The top two reasons that IT organizations embrace cloud computing services come down to cost and agility. But as cloud computing matures, it’s also becoming apparent that some IT services can be delivered much more simply in the cloud than on premises.
To illustrate that point, Snowflake Computing today revealed that it has added new capabilities to its Elastic Data Warehouse service that make it simpler to administer and protect data in a relational database that was designed from the ground up to support a data warehouse deployed as a cloud service.

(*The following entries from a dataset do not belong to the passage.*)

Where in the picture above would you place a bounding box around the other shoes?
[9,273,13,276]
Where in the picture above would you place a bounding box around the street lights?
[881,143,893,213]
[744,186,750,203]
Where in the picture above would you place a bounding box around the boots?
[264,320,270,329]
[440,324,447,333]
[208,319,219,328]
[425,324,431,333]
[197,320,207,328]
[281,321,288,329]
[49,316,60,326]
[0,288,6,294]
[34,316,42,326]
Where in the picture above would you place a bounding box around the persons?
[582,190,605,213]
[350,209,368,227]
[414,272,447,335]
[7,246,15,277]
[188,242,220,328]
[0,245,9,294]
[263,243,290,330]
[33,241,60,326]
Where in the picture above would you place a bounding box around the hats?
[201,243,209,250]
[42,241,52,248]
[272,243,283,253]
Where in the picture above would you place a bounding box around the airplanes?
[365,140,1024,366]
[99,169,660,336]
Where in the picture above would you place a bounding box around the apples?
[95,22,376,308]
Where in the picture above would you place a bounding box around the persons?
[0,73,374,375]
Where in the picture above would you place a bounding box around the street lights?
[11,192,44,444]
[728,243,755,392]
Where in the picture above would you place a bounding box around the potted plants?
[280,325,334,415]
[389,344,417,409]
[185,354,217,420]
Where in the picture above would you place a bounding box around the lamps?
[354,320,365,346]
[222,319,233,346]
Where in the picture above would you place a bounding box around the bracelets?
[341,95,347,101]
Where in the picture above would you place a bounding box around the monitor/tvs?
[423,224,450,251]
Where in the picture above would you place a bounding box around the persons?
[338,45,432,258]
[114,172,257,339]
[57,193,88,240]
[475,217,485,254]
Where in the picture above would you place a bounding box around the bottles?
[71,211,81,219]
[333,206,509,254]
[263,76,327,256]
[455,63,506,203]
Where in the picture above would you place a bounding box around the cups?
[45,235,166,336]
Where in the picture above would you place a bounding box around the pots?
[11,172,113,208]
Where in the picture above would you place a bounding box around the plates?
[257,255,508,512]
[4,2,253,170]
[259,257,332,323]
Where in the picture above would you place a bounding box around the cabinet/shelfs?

Jon Bock, vice president of products for Snowflake Computing, says Elastic Data Warehouse now makes it possible to automatically recover data at any point in time without having to rely on snapshots that then need to be recovered from a storage system. Instead, Bock says IT organizations can now make use of a “time machine” capability to roll the database back to any point in time required.
Bock says the multi-cluster capabilities of the underlying relational database have been extended to allow it to automatically scale up to meet additional concurrency requirements on demand. It would take a database administrator (DBA) several hours to accomplish the same task using a traditional relational database running on premises, says Bock.
While Snowflake Computing was an early pioneer of delivering a relational database as a service, both Oracle and Microsoft have since launched similar services. In each case, the core argument for employing a database-as-a-service (DBaaS) is not only the method of delivery, but also the fact that all the underlying management tasks are handled by the cloud service provider rather than a DBA who has to be hired by the IT organization. In the case of the Elastic Data Warehouse, Bock notes that many of the tasks associated with traditional data management, such as distributing data and creating metadata around that data, have now been automated.
Thus far, Bock says Snowflake Computing has signed up over 200 customers for a service that now manages petabytes of data. The degree to which IT organizations will be willing to consider alternatives to the database vendors that currently dominate the data warehouse landscape on premises will vary. But as DBaaS offerings of all types proliferate across the cloud, there will be no shortage of options.